The car suddenly screeched to a halt, flinging her hard against the passenger door, the blow knocking the breath from her body. Kieron’s hands were on her shoulders, his eyes glittering with fury as he pulled her towards him.
‘Don’t you ever accuse me of anything like that again!’ he muttered menacingly through gritted teeth. ‘Or I really will give you something to complain about. And while we’re here.…’
His mouth covered hers bruisingly, his hands in her hair, tangling the curls. The kiss robbed her of breath, hard and angry in its demand, and then he released her and thrust her back into her seat.
‘Now you look as though you’ve just got married,’ he grated with satisfaction.
‘I’m sure Mrs Johnson will be most impressed,’ Briony said bitterly. ‘But you needn’t have bothered. Other people’s impressions don’t worry me.’
Briony had done her best to prepare Nicky for their new life. He had been told about the wedding, but had expressed little interest, being far more concerned with when his daddy was actually coming to live with them.
Already he doted on Kieron, and Briony had suffered several pangs of jealousy watching them together. Already, in a few brief days, Nicky seemed to have grown from a baby to a little boy.
He toddled out of the house the moment the car stopped, suffering Briony’s swift hug with impatience before turning to his father and demanding to be carried.
‘I’ll put him to bed,’ she said over her shoulder to Kieron as they entered the house. ‘Why don’t you give Mrs Johnson a lift home?’
‘On your wedding night?’ the latter exclaimed. ‘I wouldn’t dream of it!’

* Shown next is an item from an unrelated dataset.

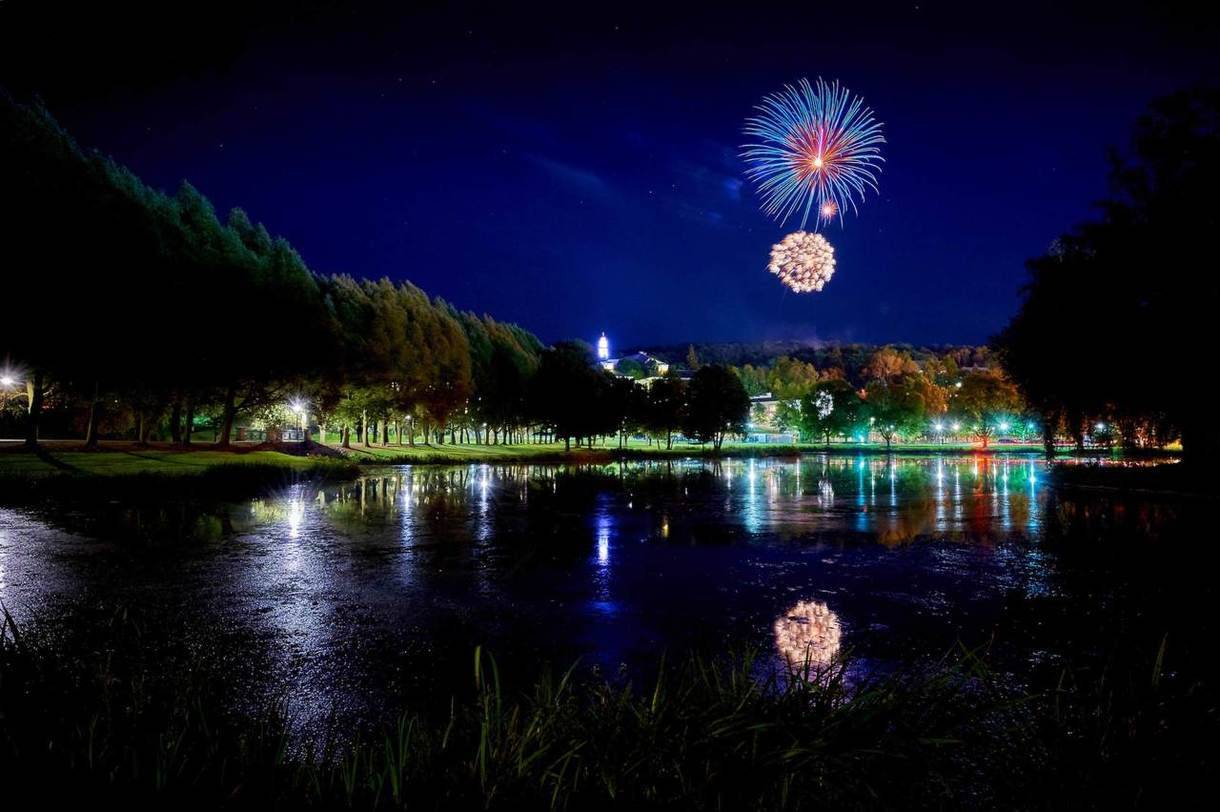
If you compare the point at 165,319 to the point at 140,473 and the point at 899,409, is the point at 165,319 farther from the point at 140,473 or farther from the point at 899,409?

‘How about letting me put Nicky to bed?’ Kieron suggested when she had gone.
‘Can’t you be content with being his father?’ Briony lashed out at him. ‘Must you usurp my role as well?’
‘You mistook my intention,’ Kieron said quietly, his body suddenly tense. He had been putting Nicky on the floor, and as though sensing the anger in the adult voices the little boy whimpered protestingly and clung to Kieron’s legs.
‘You looked tired. The doctor said you weren’t to overdo things. You hardly ate a thing at the reception. I was going to suggest that I put Nicky to bed while you rested, and that then I made us an omelette.’
‘Oh, for God’s sake, Kieron, stop the play-acting!’ All at once her self-control snapped. Was Kieron deliberately trying to make her feel guilty and unreasonable? If so he was succeeding. Even Nicky was looking at her with a frown in his dark blue eyes. ‘I’ll see to Nicky.…’ she began, and then remembering the yet-to-be-attended-to upstairs bedroom, changed her mind and said flatly, ‘Oh, what’s the use? You do it if you must, only don’t bother with an omelette for me. If I had to eat anything I’d choke!’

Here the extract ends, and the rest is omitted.